Why Do Proxy Advisors Wield So Much Influence? Insights From U.S.-U.K. Comparative Analysis
Bottom Line: Four explanations—the role of institutional investor trade groups, the level of agreement on governance best practices, the strength of shareholder rights, and the role of the state—help explain proxy advisors’ greater influence in the United States. They also have implications for proposed reforms.
The factors usually cited for proxy advisors’ influence exist similarly in the United Kingdom. But in the U.K., proxy advisors exert significantly weaker influence than they do in the United States. With proxy advisor reform on the regulatory agenda, this paradox warrants attention, and yet most scholarly contributions have focused on the extent of proxy advisors’ influence rather than the reasons for it.
Comparative study may be more fruitful than studying the United States in isolation because the comparative inquiry helps control for factors in common with other systems and points to unrecognized legal, institutional, and other features that may be taken for granted or obscured in a single-system study.
First, U.K. institutional investors have benefited from significantly stronger institutional investor trade groups. These groups have coordinated institutional investors, collectivizing their voting power and diminishing the need for and space available for proxy advisors. In the United States, to a significant extent, proxy advisors serve as functional substitutes for trade groups.

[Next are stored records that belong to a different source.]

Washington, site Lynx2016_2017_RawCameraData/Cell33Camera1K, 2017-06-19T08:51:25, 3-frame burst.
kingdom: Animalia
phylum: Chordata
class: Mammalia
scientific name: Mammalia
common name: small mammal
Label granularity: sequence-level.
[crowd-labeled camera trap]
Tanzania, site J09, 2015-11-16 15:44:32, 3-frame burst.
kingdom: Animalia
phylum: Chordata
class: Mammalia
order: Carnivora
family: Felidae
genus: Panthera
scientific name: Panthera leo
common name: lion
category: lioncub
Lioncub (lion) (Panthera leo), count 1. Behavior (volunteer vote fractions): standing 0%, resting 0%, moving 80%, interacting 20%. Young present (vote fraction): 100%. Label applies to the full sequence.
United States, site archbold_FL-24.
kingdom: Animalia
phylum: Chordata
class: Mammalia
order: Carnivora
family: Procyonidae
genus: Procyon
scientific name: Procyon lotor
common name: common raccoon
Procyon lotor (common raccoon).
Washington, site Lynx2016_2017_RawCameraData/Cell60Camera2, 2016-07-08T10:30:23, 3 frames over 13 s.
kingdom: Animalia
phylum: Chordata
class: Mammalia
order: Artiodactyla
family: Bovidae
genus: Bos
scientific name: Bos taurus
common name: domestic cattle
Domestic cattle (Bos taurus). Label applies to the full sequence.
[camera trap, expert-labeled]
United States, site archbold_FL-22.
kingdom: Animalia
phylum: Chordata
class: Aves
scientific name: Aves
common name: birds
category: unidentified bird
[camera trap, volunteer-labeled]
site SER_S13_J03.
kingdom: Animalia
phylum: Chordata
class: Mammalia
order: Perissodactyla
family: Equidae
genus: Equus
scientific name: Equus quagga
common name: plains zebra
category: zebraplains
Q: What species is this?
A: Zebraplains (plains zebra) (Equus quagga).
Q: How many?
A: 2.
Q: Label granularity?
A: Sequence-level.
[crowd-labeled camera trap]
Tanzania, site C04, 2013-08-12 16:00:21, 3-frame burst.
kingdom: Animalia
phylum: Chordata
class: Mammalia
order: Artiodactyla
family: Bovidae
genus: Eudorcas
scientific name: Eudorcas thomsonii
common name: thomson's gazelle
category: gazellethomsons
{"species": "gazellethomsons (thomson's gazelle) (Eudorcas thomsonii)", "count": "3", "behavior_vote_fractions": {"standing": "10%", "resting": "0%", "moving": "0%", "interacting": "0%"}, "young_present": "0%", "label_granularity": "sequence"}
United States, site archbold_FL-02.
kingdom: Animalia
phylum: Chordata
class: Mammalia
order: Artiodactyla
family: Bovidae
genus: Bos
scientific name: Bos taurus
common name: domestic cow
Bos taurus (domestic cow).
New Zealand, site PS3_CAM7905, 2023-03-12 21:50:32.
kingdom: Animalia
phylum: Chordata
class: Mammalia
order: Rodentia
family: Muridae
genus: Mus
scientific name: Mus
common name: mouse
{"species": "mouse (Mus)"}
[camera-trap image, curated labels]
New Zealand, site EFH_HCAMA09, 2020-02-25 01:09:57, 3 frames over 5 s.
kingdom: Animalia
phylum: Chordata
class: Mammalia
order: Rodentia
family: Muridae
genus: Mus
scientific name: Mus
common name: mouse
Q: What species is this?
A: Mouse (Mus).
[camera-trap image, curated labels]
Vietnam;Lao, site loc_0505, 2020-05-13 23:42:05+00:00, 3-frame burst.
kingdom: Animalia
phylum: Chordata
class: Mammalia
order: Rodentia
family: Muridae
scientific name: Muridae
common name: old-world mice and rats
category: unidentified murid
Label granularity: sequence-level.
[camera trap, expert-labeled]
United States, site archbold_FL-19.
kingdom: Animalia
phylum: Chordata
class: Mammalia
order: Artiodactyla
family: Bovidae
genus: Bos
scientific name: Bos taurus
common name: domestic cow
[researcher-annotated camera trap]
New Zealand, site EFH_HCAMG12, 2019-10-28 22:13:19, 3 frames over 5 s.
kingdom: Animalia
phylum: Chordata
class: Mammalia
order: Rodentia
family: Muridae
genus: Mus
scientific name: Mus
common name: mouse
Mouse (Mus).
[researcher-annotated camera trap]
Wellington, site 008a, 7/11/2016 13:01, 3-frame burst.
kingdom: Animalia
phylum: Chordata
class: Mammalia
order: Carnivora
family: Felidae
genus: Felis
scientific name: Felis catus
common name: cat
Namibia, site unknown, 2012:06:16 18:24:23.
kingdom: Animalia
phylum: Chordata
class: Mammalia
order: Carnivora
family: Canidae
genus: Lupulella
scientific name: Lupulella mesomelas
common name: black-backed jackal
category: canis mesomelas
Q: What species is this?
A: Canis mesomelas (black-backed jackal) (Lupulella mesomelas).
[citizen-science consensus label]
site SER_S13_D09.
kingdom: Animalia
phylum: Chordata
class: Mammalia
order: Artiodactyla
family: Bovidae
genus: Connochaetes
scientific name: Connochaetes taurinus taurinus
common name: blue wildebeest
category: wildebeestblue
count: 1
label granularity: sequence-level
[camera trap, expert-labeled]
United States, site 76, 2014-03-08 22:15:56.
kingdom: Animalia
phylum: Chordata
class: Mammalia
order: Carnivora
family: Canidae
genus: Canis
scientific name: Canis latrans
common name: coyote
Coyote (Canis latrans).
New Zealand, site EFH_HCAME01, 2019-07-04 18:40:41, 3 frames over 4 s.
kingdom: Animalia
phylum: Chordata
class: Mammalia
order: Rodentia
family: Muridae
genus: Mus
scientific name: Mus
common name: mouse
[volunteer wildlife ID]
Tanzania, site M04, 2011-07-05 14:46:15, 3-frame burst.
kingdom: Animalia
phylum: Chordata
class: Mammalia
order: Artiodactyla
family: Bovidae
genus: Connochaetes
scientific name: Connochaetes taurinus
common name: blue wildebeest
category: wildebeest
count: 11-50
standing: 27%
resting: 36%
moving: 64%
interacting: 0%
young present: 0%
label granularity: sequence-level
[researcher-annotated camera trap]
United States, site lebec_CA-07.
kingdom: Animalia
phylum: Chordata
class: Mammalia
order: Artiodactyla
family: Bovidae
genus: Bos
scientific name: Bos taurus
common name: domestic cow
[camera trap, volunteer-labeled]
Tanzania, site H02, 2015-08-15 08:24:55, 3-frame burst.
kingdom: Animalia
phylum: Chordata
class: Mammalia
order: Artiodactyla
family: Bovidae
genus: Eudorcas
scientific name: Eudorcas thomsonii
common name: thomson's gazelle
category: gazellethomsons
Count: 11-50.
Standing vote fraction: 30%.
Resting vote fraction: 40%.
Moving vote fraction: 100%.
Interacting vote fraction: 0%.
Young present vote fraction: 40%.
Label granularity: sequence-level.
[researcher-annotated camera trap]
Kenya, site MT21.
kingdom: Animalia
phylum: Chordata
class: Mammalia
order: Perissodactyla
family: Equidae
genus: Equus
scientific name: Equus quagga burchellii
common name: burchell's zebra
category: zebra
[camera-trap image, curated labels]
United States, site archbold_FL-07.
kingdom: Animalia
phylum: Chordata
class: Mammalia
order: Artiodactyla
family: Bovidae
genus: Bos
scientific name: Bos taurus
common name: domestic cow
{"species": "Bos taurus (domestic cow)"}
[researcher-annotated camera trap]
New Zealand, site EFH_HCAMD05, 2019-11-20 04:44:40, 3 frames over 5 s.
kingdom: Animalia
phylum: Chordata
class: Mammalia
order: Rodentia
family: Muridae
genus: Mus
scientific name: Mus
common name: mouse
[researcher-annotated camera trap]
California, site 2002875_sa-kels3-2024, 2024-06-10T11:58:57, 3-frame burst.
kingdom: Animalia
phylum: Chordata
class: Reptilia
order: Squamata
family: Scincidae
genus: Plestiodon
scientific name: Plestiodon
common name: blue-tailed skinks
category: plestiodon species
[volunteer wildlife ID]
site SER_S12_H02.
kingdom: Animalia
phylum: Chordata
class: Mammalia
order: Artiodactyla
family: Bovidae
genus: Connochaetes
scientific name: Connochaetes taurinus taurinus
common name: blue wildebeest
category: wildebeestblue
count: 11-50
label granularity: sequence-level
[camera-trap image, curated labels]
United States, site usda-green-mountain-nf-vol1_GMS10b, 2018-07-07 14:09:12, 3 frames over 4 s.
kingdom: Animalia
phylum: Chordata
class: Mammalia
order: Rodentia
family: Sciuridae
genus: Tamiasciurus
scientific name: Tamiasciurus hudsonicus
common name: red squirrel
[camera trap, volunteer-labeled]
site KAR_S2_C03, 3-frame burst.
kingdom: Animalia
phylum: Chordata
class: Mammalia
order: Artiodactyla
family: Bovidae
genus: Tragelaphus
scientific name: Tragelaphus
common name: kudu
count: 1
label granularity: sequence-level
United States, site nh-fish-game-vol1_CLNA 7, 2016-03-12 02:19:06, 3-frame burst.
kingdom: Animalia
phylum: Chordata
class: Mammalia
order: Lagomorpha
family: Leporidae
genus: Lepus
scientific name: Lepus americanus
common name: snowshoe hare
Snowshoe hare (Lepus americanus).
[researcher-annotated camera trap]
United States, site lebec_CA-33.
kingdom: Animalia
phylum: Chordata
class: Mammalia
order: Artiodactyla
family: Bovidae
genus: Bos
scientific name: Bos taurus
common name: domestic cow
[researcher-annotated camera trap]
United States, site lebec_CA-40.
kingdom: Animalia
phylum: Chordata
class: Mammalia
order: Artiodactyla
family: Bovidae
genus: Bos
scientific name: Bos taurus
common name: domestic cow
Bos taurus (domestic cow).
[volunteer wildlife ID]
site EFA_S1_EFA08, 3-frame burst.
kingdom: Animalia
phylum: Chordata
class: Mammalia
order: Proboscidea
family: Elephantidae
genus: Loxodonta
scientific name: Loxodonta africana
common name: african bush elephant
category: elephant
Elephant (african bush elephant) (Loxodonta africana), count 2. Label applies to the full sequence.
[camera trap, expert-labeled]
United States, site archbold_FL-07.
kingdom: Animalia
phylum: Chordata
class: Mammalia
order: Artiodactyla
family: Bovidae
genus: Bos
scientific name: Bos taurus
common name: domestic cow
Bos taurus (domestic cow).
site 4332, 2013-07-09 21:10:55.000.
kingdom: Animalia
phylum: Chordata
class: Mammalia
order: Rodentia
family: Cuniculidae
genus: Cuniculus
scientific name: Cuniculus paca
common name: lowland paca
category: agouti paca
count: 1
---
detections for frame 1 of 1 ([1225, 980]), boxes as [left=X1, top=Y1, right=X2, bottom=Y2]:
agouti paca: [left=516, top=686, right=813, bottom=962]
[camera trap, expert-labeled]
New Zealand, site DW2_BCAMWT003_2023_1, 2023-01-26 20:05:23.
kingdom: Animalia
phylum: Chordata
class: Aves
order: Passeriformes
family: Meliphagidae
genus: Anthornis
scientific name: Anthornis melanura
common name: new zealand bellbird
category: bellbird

Second, corporate governance issues that are settled in the United Kingdom remain open—and are often vigorously contested—in the United States, which requires U.S. investors to make decisions that call for expertise and amplifies investors’ incentives to turn to third parties for information and voting guidance. Essentially, what market participants in the United Kingdom regard as uncontroversial or settled in their best practice governance codes is still a source of dispute for their U.S. counterparts.
Third, U.K. institutional investors have stronger rights as shareholders than their U.S. counterparts. These conditions have facilitated collective action by U.K. institutional investors, magnified their incentives to form trade groups, and made them more likely to coordinate their activities through trade groups than through proxy advisors.
Finally, the state has played different roles in each system. In the United Kingdom, it has pushed for institutional investors to collectively influence corporate managers and has sometimes unambiguously threatened regulatory intervention unless they do, whereas in the United States it has exhibited suspicion of powerful institutional investors by imposing regulatory barriers to concerted action.
Perversely, by resisting stronger shareholder rights and opposing reform on governance issues, U.S. corporate managers may have strengthened the proxy advisory firms that many of them now seek to weaken.